• Your objective
Convert the records starting at the one containing "How far is locate(11, 200, 33, 215): rear" and ending at the end of the records into a two-column CSV with the columns input and output. Each record gets one row, with its text and its answer each in a single quoted field and line breaks replaced by spaces.

^^^^

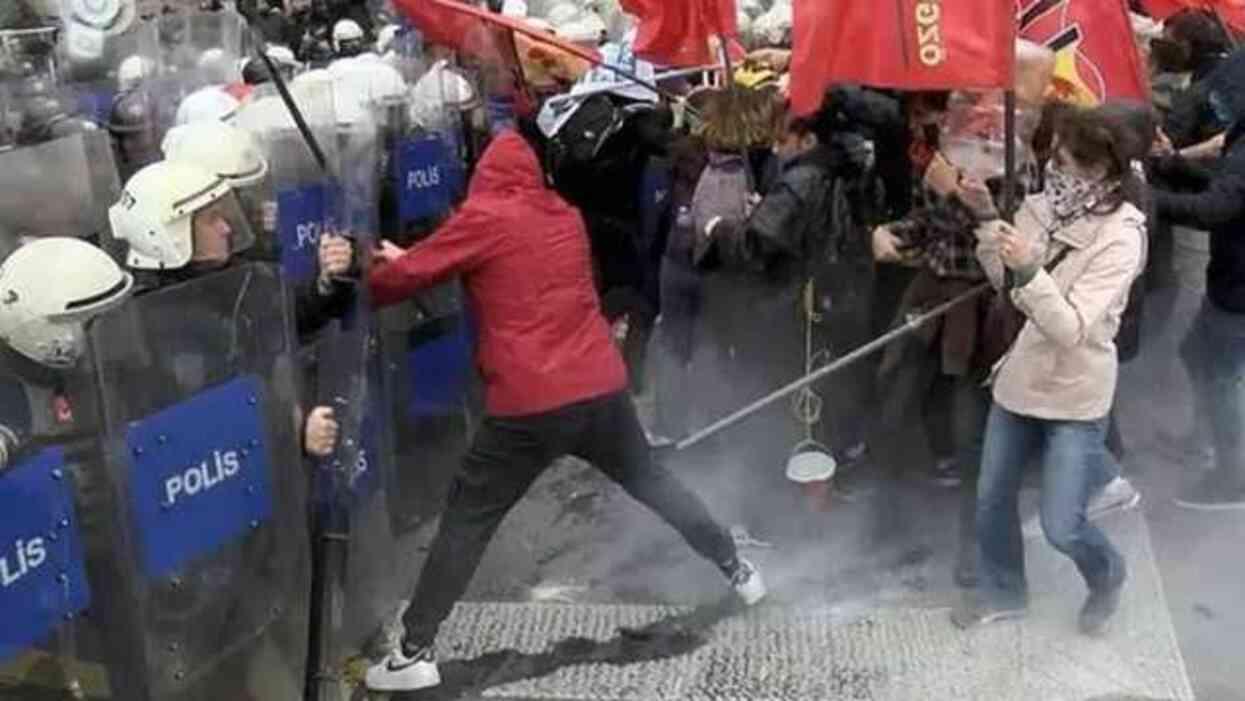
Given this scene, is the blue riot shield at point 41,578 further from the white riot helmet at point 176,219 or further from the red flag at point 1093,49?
the red flag at point 1093,49

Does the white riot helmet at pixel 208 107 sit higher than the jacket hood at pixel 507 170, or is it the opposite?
the jacket hood at pixel 507 170

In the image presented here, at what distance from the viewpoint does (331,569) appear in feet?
17.2

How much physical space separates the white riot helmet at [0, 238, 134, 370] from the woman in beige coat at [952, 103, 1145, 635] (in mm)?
2541

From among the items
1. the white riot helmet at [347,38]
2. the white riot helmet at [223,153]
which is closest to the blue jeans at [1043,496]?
the white riot helmet at [223,153]

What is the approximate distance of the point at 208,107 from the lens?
6.41 m

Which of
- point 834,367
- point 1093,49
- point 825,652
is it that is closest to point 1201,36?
point 1093,49

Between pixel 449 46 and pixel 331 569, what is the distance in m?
2.52

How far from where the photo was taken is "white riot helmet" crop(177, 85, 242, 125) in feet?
20.3

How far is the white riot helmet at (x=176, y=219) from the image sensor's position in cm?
464

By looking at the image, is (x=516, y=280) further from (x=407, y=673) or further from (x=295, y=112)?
(x=407, y=673)

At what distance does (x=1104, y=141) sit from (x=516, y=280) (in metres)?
1.82

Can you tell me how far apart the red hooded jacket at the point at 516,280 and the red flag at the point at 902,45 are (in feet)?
3.10

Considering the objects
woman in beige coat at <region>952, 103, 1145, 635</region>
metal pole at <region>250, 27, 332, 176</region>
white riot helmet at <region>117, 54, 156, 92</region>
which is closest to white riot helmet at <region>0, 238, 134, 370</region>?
metal pole at <region>250, 27, 332, 176</region>

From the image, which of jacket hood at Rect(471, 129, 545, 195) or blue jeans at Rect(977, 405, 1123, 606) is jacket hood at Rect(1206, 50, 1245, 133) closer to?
blue jeans at Rect(977, 405, 1123, 606)
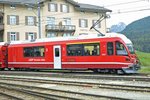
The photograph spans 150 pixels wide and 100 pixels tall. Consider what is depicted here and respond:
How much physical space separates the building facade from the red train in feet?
92.6

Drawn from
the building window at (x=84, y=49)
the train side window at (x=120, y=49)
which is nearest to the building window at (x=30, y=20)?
the building window at (x=84, y=49)

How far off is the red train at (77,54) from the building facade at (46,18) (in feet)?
92.6

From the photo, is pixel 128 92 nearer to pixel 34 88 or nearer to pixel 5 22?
pixel 34 88

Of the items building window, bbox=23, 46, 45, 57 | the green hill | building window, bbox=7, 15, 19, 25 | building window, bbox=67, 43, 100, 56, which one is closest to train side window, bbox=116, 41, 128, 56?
building window, bbox=67, 43, 100, 56

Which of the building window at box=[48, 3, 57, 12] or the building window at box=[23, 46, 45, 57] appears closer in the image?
the building window at box=[23, 46, 45, 57]

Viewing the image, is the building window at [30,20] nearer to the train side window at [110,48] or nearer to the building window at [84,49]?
the building window at [84,49]

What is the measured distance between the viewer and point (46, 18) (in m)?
71.9

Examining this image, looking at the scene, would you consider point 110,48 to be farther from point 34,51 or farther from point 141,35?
point 141,35

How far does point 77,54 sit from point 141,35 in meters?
105

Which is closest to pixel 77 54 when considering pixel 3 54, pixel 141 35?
pixel 3 54

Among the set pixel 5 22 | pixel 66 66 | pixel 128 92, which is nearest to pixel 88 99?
pixel 128 92

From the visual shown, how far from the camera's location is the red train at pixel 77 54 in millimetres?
27562

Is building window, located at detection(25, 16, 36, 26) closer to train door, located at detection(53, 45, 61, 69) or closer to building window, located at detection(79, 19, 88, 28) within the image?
building window, located at detection(79, 19, 88, 28)

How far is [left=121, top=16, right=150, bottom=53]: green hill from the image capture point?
369ft
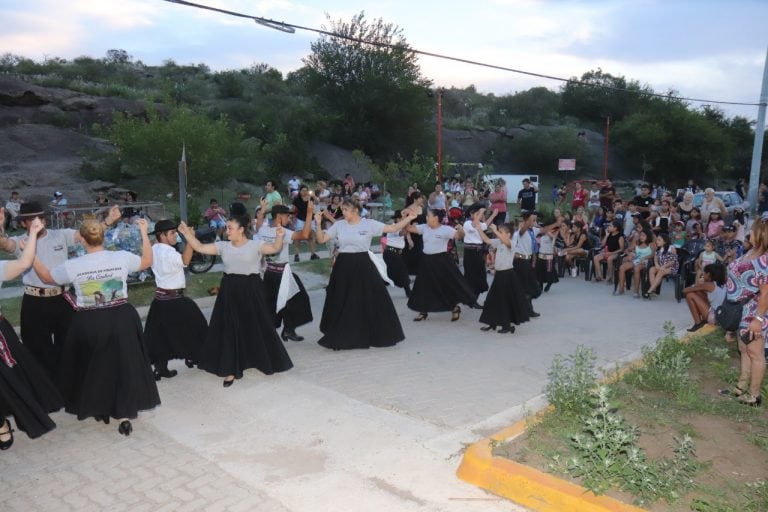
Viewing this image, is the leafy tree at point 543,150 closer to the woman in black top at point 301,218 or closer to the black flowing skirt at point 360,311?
the woman in black top at point 301,218

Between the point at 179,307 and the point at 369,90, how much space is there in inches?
1493

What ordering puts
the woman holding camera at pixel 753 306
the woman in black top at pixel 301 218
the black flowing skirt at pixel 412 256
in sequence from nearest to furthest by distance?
the woman holding camera at pixel 753 306
the black flowing skirt at pixel 412 256
the woman in black top at pixel 301 218

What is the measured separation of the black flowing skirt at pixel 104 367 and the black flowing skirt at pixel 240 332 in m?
1.21

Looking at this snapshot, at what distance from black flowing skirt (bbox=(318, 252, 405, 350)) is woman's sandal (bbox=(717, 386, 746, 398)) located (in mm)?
3716

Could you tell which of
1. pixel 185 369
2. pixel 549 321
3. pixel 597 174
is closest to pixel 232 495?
pixel 185 369

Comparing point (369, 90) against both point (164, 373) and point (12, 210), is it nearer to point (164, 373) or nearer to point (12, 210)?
point (12, 210)

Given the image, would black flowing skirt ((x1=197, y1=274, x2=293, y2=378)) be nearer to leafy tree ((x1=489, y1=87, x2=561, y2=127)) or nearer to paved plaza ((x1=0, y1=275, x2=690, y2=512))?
paved plaza ((x1=0, y1=275, x2=690, y2=512))

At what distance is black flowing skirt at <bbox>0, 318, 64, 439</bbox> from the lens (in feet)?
16.6

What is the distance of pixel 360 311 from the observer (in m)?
8.24

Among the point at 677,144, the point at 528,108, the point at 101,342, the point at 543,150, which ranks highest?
the point at 528,108

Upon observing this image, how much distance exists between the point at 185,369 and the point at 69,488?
277 centimetres

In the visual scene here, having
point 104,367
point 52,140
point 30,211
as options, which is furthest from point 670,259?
point 52,140

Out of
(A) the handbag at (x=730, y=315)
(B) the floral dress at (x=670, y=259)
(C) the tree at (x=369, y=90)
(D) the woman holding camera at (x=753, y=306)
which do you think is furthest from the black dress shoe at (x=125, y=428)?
(C) the tree at (x=369, y=90)

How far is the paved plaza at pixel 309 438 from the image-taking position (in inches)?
176
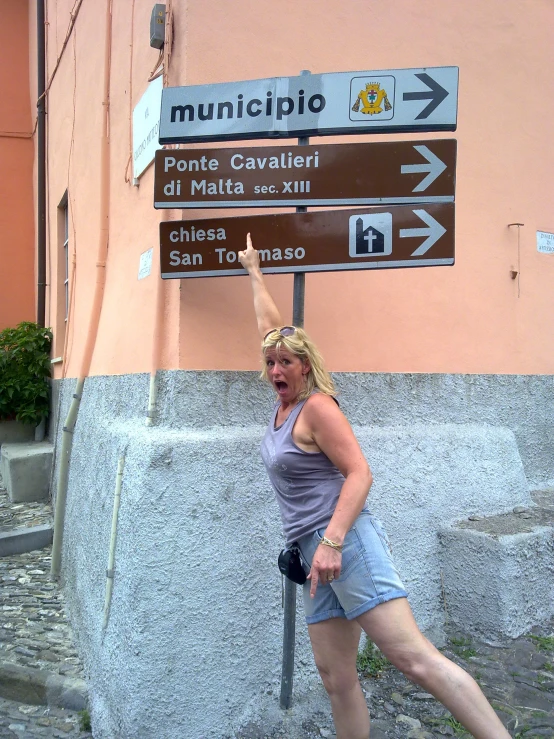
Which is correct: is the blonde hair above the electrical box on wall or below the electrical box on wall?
below

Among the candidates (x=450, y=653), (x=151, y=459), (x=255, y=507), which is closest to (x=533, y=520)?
(x=450, y=653)

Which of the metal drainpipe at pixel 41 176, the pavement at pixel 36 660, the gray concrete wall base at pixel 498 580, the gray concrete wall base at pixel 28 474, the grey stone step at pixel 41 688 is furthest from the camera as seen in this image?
the metal drainpipe at pixel 41 176

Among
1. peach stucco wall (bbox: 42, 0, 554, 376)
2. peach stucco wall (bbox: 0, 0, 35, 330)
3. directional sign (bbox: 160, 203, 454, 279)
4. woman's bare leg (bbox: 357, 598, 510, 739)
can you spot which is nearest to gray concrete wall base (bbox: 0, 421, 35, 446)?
peach stucco wall (bbox: 0, 0, 35, 330)

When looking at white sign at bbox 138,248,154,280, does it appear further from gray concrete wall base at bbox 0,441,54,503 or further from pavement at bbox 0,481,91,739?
gray concrete wall base at bbox 0,441,54,503

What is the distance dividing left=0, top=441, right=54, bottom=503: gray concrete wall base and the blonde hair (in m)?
4.35

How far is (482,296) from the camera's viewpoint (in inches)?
167

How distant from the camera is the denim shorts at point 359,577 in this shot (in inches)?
90.7

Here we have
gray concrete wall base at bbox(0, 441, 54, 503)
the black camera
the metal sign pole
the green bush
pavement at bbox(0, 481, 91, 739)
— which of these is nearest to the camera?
the black camera

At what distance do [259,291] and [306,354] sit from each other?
46 cm

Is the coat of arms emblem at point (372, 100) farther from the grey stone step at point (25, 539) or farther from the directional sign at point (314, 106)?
the grey stone step at point (25, 539)

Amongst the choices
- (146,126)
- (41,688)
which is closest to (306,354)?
(146,126)

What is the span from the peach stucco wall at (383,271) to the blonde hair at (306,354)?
0.78 m

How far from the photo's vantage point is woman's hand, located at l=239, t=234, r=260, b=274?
113 inches

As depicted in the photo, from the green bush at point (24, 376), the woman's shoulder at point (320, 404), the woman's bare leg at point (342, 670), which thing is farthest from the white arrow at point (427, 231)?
the green bush at point (24, 376)
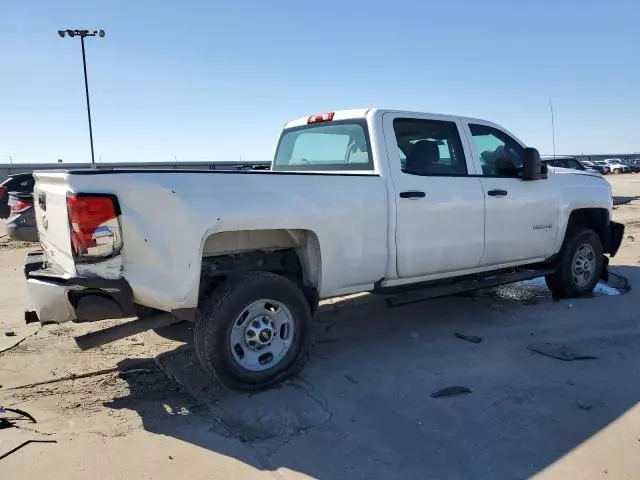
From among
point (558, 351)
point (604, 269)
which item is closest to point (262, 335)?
point (558, 351)

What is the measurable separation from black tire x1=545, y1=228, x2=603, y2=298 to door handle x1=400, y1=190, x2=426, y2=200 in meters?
2.62

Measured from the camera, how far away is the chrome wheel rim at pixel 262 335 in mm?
4059

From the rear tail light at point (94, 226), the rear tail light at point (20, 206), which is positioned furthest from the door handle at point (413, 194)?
the rear tail light at point (20, 206)

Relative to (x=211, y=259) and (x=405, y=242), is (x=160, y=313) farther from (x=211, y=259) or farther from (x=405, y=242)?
(x=405, y=242)

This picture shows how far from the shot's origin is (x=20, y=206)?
9.32m

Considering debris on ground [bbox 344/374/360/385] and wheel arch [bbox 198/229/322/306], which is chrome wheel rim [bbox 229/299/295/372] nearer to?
wheel arch [bbox 198/229/322/306]

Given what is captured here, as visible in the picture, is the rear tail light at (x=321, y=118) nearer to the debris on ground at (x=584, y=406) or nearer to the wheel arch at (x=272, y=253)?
the wheel arch at (x=272, y=253)

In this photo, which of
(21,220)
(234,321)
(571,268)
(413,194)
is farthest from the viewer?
(21,220)

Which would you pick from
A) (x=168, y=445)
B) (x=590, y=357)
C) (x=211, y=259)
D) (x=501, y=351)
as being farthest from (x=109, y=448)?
(x=590, y=357)

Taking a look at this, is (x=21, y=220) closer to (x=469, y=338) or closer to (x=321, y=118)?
(x=321, y=118)

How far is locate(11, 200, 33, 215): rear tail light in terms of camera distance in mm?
9180

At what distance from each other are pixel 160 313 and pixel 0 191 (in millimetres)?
10699

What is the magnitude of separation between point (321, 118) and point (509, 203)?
2.09m

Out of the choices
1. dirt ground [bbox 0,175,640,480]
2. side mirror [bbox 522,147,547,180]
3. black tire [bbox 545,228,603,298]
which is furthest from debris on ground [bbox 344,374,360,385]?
black tire [bbox 545,228,603,298]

^^^^

• Solved problem
input,output
"How far is locate(11, 200, 33, 215): rear tail light in terms of camera distance in mm?","9180"
"At what distance from each other are pixel 160 313 and pixel 0 191 (in millimetres)?","10699"
"What is the magnitude of separation between point (321, 118) and point (509, 203)?","2.09m"
"Out of the choices 1. dirt ground [bbox 0,175,640,480] 2. side mirror [bbox 522,147,547,180] 3. black tire [bbox 545,228,603,298] which is furthest from debris on ground [bbox 344,374,360,385]?","black tire [bbox 545,228,603,298]"